„Von Büchern und Menschen“
Heinz-Günter Beutler-Lotz im Heimatjahrbuch 2025
Heinz-Günter Beutler Lotz gehört seit vielen Jahren zum Leitungsteam des Buchantiquariats und ist Beiratsmitglied im Verein. Für das Heimatjahrbuch 2025 hat er sich sehr lesenswerte Gedanken zum Thema Ehrenamt und das Buchantiquariat im Besonderen gemacht.

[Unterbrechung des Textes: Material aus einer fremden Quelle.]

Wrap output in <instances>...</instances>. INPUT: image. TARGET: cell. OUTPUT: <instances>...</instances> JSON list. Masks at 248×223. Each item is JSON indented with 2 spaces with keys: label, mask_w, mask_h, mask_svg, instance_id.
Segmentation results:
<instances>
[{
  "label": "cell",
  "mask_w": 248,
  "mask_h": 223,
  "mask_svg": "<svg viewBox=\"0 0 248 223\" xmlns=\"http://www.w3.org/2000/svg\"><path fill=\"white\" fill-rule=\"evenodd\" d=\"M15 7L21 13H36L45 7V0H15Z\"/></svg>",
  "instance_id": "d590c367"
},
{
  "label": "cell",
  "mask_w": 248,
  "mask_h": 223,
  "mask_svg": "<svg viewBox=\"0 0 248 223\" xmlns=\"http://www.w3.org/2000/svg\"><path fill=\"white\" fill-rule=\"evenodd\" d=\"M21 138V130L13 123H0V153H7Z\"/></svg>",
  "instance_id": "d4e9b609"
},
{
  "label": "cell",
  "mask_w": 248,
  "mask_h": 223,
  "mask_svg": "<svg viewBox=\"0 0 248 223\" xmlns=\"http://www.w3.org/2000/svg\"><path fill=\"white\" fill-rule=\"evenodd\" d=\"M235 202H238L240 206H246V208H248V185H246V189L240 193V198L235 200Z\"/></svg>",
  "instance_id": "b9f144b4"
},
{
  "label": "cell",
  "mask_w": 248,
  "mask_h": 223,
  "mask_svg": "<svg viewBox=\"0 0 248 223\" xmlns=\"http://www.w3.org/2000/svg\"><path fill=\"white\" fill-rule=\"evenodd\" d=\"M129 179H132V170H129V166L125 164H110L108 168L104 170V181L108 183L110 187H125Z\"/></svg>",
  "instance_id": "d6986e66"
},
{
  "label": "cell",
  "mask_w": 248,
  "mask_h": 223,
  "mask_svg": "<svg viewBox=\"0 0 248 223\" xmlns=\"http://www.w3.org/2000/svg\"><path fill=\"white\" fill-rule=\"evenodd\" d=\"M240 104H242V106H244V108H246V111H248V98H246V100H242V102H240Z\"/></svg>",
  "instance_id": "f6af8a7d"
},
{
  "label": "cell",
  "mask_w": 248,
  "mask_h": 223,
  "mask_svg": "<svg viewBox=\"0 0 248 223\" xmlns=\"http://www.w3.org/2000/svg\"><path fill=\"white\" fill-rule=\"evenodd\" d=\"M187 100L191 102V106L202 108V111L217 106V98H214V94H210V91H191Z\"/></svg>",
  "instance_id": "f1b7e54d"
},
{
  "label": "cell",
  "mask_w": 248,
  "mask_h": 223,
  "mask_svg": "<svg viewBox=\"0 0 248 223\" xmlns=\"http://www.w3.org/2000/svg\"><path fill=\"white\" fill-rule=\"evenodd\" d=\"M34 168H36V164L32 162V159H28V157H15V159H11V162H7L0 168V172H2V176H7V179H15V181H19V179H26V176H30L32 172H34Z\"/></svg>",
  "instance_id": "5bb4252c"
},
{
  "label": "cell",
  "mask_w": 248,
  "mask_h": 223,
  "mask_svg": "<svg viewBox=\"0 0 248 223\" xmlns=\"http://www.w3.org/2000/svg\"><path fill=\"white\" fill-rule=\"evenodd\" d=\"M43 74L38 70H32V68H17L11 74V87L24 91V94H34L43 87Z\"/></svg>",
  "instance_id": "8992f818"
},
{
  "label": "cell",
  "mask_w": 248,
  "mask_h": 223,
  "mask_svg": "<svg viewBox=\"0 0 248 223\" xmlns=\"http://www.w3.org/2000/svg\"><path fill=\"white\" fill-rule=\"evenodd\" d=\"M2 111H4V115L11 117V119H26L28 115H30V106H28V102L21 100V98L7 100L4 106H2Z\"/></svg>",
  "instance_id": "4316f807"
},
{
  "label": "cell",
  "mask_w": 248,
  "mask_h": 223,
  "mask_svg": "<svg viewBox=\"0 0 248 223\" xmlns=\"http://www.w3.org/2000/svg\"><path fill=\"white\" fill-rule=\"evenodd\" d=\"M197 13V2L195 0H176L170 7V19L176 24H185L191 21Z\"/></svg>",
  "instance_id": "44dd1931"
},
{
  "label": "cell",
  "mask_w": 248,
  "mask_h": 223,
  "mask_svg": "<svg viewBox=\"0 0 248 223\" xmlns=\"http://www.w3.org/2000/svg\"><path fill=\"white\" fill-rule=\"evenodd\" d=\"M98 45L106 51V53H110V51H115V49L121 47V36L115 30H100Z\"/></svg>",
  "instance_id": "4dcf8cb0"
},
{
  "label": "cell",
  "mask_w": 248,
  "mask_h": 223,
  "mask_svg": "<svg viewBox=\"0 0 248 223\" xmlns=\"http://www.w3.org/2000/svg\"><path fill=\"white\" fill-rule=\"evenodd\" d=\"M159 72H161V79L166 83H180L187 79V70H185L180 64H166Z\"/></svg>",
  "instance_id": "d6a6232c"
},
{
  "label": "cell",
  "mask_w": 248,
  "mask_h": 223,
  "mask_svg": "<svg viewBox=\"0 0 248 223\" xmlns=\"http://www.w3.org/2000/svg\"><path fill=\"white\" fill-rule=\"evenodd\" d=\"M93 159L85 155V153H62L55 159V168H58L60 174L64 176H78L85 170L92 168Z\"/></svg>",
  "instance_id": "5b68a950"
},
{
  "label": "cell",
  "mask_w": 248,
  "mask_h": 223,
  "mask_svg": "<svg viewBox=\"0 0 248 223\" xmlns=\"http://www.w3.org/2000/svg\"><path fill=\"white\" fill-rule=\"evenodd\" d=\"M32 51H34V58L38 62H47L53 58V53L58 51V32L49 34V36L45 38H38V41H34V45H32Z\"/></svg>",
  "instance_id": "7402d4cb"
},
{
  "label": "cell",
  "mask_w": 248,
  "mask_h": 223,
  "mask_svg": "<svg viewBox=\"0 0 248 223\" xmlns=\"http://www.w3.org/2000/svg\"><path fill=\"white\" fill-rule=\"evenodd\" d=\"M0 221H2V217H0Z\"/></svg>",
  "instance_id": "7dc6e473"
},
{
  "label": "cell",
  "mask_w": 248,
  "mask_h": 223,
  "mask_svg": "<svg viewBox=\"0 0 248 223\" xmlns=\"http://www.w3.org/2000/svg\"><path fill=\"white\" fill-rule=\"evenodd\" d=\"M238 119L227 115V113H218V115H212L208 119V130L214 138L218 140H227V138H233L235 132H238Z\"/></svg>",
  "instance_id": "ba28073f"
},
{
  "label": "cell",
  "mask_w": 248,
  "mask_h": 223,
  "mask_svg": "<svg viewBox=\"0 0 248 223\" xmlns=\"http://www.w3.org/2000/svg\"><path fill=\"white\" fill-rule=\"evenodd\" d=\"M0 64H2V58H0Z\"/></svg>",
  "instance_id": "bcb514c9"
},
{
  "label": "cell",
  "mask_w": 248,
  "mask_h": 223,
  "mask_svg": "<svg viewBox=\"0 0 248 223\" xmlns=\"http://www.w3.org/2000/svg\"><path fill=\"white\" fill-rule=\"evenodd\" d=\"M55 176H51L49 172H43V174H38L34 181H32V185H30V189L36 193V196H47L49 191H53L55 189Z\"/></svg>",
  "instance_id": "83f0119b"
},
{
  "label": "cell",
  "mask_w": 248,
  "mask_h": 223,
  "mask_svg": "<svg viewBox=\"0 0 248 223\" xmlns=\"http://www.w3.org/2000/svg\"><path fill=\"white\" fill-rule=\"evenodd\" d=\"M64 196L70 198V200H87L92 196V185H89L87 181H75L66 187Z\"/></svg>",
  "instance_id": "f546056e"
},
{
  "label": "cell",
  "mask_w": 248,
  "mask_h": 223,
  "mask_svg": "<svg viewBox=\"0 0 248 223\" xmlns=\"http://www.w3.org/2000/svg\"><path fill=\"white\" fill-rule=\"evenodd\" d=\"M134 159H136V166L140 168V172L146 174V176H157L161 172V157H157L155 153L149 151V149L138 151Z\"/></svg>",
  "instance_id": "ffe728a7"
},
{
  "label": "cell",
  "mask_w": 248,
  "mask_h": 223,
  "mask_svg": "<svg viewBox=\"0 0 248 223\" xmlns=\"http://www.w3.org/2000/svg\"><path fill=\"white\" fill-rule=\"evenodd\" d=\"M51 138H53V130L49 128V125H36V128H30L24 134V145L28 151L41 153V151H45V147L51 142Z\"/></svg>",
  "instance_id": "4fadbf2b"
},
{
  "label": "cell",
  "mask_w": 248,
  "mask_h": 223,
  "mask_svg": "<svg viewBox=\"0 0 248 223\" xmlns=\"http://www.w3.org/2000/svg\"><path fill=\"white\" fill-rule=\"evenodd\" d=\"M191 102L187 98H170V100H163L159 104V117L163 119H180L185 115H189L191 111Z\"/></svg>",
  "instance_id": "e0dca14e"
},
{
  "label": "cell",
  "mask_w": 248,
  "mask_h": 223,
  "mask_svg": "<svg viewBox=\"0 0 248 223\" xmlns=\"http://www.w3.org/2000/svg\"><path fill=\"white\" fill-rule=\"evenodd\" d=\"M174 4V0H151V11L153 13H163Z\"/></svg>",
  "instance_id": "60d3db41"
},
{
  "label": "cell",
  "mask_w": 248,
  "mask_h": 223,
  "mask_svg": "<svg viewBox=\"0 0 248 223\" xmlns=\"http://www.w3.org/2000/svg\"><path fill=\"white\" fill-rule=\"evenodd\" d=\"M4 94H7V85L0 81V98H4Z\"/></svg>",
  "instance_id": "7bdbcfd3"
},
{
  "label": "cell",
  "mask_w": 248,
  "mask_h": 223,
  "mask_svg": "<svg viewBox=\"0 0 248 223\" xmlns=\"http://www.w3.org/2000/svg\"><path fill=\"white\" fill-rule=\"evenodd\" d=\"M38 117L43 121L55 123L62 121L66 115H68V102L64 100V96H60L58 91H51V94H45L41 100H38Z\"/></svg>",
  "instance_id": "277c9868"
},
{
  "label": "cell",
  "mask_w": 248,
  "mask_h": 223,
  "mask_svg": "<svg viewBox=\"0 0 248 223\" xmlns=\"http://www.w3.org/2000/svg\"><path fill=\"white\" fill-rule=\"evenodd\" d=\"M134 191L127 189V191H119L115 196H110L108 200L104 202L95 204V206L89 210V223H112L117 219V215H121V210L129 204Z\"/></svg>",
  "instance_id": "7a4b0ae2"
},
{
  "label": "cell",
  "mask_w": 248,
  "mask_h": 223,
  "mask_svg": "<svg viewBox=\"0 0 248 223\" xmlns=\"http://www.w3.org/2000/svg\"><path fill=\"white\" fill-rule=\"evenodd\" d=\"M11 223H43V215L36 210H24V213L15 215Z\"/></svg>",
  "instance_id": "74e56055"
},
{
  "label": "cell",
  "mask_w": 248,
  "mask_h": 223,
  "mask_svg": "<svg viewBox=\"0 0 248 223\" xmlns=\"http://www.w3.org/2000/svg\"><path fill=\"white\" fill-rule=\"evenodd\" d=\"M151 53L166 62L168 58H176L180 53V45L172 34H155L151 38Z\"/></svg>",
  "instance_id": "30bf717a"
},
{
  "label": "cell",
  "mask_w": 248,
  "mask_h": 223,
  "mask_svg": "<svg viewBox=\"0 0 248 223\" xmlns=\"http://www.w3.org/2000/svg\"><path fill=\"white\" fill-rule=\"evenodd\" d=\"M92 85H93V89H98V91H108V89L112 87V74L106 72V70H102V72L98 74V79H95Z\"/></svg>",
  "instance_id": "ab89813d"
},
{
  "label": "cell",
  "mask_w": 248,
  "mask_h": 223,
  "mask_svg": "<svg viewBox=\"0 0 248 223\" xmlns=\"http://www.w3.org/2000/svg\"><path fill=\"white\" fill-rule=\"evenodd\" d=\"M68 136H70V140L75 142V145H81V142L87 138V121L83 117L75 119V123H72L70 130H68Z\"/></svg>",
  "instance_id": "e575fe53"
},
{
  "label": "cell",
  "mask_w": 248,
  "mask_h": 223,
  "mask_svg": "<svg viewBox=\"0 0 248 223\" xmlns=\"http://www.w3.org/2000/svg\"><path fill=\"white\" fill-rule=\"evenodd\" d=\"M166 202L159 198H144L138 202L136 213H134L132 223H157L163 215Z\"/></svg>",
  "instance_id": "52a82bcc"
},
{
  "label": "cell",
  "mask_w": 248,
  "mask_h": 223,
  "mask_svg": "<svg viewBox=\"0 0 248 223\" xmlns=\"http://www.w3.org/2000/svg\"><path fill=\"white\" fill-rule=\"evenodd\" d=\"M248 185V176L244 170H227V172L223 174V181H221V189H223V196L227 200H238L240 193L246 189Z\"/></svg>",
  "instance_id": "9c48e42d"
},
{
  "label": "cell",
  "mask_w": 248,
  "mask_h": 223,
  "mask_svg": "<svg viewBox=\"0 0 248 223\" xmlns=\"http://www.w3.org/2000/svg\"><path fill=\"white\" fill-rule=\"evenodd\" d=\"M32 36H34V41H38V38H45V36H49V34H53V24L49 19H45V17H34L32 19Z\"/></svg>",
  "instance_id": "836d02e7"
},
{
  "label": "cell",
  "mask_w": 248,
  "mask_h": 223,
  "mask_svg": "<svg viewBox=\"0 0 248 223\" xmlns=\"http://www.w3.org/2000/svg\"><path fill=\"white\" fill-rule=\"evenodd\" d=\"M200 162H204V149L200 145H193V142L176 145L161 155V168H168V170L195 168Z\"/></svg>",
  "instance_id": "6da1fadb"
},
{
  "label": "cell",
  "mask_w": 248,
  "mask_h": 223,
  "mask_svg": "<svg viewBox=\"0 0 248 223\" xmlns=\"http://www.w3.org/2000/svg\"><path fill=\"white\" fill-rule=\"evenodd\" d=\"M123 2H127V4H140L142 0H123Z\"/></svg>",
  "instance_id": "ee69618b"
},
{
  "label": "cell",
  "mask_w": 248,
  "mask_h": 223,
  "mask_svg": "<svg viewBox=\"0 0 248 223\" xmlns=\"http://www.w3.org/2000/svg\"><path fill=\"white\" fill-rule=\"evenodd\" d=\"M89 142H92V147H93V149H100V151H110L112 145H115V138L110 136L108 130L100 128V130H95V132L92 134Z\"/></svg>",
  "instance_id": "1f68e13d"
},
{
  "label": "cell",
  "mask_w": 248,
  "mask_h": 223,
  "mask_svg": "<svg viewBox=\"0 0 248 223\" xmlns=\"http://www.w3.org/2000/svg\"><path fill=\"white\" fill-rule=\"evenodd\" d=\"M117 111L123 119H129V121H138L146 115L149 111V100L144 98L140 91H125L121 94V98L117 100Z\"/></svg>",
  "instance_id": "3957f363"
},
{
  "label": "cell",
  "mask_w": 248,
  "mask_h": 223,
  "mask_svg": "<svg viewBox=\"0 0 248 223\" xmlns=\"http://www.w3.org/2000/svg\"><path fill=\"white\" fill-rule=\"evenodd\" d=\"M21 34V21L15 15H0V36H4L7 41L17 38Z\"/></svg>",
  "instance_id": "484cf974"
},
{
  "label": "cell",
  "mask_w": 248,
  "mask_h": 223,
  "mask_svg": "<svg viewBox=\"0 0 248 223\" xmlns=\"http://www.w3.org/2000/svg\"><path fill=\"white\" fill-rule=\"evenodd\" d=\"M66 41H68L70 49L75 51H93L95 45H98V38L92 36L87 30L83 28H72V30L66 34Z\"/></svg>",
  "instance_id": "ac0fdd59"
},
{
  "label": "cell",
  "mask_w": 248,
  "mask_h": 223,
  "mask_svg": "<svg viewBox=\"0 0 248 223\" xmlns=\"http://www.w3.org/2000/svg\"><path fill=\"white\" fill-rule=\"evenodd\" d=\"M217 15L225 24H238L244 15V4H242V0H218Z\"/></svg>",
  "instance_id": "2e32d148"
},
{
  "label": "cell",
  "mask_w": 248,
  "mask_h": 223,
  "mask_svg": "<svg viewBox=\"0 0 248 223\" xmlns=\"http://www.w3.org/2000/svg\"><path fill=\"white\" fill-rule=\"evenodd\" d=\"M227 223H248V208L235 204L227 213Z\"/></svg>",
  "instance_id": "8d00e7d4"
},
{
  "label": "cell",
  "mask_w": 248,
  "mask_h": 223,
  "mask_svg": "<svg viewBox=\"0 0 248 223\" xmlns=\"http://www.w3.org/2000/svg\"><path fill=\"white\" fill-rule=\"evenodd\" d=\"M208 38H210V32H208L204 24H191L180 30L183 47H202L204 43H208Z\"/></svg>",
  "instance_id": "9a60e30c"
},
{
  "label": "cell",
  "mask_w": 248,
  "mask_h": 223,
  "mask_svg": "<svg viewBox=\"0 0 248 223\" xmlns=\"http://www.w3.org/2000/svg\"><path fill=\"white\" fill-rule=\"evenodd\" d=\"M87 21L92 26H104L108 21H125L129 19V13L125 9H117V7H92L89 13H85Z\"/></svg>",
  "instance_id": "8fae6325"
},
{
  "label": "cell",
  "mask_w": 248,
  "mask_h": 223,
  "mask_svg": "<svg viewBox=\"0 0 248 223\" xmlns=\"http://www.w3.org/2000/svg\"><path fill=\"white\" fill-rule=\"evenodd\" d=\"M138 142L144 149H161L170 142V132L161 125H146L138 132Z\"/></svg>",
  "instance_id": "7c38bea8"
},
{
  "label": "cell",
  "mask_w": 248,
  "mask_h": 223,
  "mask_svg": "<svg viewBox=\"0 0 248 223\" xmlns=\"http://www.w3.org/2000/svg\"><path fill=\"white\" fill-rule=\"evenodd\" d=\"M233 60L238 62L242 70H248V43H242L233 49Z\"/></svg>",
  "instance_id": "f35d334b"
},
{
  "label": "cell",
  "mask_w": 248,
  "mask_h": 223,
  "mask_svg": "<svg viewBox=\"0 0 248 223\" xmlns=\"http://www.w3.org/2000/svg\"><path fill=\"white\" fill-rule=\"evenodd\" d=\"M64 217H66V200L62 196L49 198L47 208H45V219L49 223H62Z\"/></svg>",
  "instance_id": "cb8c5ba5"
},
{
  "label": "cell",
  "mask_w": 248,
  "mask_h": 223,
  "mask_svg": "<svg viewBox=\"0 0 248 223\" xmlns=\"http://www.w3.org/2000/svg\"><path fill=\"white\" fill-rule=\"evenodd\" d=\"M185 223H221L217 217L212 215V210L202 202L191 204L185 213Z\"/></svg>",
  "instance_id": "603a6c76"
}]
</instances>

Für Leser gibt es in Alzey in unmittelbarer Nachbarschaft zur Kleinen Kirche und dem Modehaus Schöneberger ein Schmuckstück. Zweimal in der Woche signalisieren Fahnen und Aufsteller, Bücherleitern und Tische mit Kisten: Der Laden ist auf. Bücher aller Art warten auf neue Freunde: Kinder, Kochen, Krimi, Kunst, Sommerlektüre und Weltliteratur, Modernes und Altes, Gedichte und Biografien, Geschichte und Glück, Medizin und Musik, Regionales und Reisen, Englisch und Französisch, Religion und Philosophie, Technik und Wein usw. Das blaugestrichene Haus aus der Biedermeierzeit, das lange einen Friseur und seine Familie beherbergte, beherbergt ein von Ehrenamtlichen betriebenes Antiquariat.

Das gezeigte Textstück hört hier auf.